Sephora agreed to pay a $1.2 million fine in August because it was said to have broken the California Consumer Privacy Act (CCPA). Separately, Kochava, a data broker, is in court with the FTC over a disagreement about selling advertiser’s location data. And several states have passed laws to protect privacy.

Targeted advertising is transitioning from a largely uncontrolled business to one that is in the sights of lawmakers. And last month, the IAB said that few people in the advertising business “seemed really ready for ongoing changes to data privacy laws.”

So, what should a head of marketing do?

No one expects marketing departments or directors to take the place of a company’s legal team or become a privacy experts. However, the technologies that make targeted advertising possible are at the core of privacy legislation. California’s attorney general accused Sephora of exchanging data using routinely used web analytics technologies, allowing it to determine a customer’s actual location, device, and items in their shopping cart.

Are you paying attention to the privacy policy on your marketing campaigns?

Don’t rely on agencies to do the dirty work for your marketing team. Every business should keep its ear to the ground. Privacy is the next target; if you don’t believe it will not affect you, you have already lost.

Brands should have 1 or 2 people who can stay up to date with regulations, find risks, and double down on this area if they have the resources.

However, no amount of compliance can solve the more real performance difficulties that are likely to arise due to a decreasing quantity of data that is accessible.

In the end, it will be much harder for you to collect people’s data.

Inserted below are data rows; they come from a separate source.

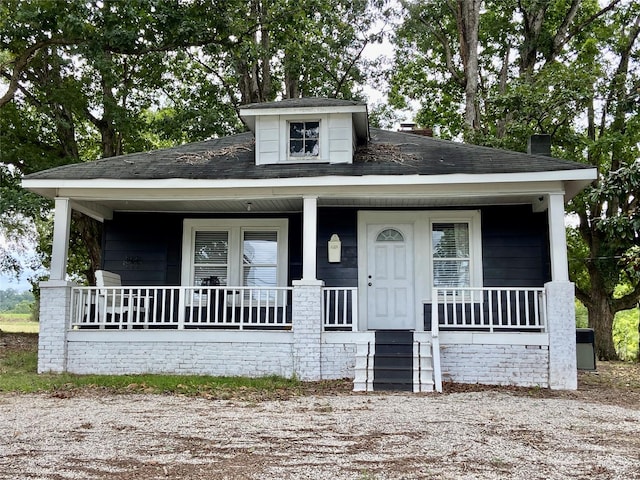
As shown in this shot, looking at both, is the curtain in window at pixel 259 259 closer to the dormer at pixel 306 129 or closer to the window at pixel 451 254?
the dormer at pixel 306 129

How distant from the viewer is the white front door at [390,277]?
10852 mm

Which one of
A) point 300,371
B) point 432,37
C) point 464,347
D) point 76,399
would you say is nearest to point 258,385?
point 300,371

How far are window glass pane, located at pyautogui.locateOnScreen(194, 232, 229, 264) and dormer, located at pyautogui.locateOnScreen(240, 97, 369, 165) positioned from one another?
1.76 metres

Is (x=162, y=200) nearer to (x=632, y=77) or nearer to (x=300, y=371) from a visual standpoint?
(x=300, y=371)

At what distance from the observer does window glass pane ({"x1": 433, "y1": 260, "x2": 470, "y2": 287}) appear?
1088 centimetres

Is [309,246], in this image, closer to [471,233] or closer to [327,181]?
[327,181]

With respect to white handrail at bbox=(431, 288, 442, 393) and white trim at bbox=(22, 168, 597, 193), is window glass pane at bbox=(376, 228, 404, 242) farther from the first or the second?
white handrail at bbox=(431, 288, 442, 393)

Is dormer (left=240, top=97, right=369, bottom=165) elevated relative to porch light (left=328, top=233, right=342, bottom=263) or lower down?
elevated

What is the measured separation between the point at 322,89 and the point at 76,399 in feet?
54.1

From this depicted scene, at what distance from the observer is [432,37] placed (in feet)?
72.1

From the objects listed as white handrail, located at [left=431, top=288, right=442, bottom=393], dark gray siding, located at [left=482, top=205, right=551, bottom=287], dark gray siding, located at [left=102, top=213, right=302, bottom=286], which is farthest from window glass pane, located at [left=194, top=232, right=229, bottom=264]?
dark gray siding, located at [left=482, top=205, right=551, bottom=287]

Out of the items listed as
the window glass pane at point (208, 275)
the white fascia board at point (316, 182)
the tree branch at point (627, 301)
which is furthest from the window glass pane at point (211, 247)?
the tree branch at point (627, 301)

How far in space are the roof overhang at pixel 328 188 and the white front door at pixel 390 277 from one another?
84 centimetres

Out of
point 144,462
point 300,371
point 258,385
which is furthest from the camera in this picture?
point 300,371
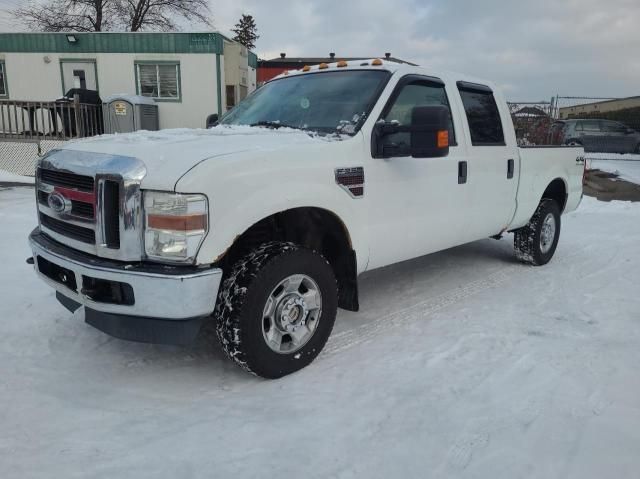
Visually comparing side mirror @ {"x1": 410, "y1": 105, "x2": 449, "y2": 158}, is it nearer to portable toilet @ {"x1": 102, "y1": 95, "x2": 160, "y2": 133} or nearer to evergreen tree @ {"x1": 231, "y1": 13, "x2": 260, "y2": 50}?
portable toilet @ {"x1": 102, "y1": 95, "x2": 160, "y2": 133}

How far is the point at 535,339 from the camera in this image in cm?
378

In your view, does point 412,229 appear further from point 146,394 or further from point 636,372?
point 146,394

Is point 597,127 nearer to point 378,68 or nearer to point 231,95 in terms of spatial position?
point 231,95

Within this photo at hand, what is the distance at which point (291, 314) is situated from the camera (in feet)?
10.4

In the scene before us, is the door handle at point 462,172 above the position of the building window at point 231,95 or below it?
below

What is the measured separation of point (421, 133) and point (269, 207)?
112 centimetres

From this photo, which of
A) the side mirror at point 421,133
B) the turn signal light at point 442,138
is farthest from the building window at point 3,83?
the turn signal light at point 442,138

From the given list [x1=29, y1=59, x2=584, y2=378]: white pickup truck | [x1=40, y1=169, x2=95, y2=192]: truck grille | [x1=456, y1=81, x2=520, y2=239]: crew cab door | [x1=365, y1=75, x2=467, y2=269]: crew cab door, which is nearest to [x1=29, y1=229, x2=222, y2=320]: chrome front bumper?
[x1=29, y1=59, x2=584, y2=378]: white pickup truck

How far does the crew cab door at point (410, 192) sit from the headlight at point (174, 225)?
130cm

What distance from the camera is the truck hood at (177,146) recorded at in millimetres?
2621

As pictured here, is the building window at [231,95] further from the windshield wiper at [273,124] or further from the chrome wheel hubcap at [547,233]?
the windshield wiper at [273,124]

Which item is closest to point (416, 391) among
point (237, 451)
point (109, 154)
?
point (237, 451)

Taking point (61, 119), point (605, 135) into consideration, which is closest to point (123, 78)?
point (61, 119)

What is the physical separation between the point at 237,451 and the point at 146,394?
0.81m
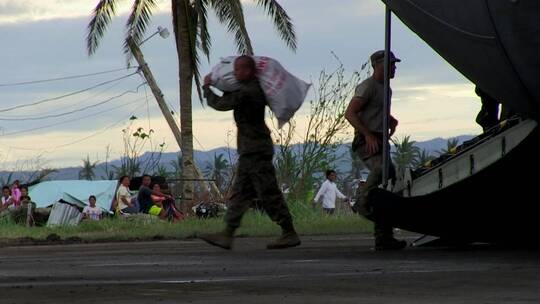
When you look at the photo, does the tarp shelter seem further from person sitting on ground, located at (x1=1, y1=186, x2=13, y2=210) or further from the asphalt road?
the asphalt road

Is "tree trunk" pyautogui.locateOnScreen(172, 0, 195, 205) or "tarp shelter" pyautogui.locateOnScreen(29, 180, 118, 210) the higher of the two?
"tree trunk" pyautogui.locateOnScreen(172, 0, 195, 205)

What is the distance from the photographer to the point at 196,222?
21.5m

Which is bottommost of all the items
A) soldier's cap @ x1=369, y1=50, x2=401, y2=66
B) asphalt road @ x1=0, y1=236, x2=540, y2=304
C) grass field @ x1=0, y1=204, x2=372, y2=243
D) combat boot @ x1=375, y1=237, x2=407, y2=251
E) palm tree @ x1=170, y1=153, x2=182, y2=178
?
asphalt road @ x1=0, y1=236, x2=540, y2=304

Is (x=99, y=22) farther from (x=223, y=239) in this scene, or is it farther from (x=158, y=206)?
(x=223, y=239)

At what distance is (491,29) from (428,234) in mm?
2478

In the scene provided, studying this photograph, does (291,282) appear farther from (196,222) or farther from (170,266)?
(196,222)

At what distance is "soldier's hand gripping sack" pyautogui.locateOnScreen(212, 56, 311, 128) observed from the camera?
36.1ft

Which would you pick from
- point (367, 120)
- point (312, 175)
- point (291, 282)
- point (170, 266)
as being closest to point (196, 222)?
point (312, 175)

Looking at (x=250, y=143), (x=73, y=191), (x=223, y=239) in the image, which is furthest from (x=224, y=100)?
(x=73, y=191)

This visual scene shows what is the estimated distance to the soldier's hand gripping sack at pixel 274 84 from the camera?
11008 mm

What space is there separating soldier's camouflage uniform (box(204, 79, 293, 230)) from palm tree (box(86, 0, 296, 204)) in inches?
766

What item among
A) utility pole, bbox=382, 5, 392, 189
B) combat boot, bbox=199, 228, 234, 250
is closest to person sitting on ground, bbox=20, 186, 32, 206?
combat boot, bbox=199, 228, 234, 250

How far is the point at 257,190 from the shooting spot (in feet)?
36.4

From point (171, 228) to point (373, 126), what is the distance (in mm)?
8667
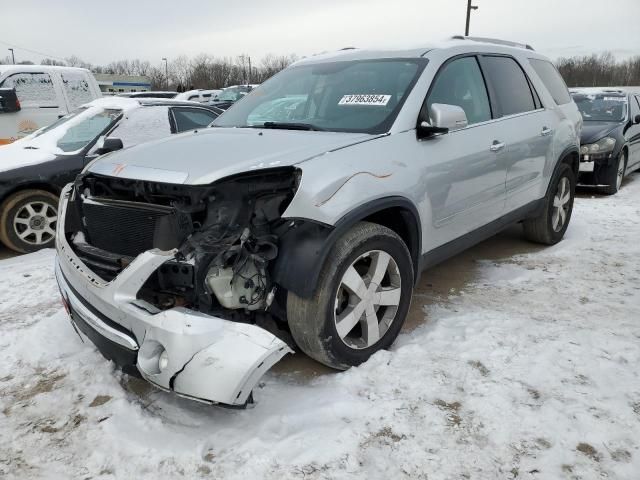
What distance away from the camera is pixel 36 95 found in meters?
8.09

Brands will have to work smarter to obtain the opt-in value for PII (Personal Identifiable Information). We live in a world that weaponizes privacy, protects users, and gives them more choices.

As a marketer makes my job more difficult, but as an individual, I cheer.

Should your marketing teams include or even consider privacy as they build campaigns?

The short answer is Yes.

In addition to complying with legislation, businesses are attempting to determine the optimum strategy for privacy, such as whether a one-size-fits-all approach, which might leave money on the table, or a more personalized one geared to comply with a patchwork of state laws, is optimal.

In short, businesses of all sizes should either monitor their privacy practice or find a partner who can help them navigate the tide. Please take this seriously because it could potentially cost your business.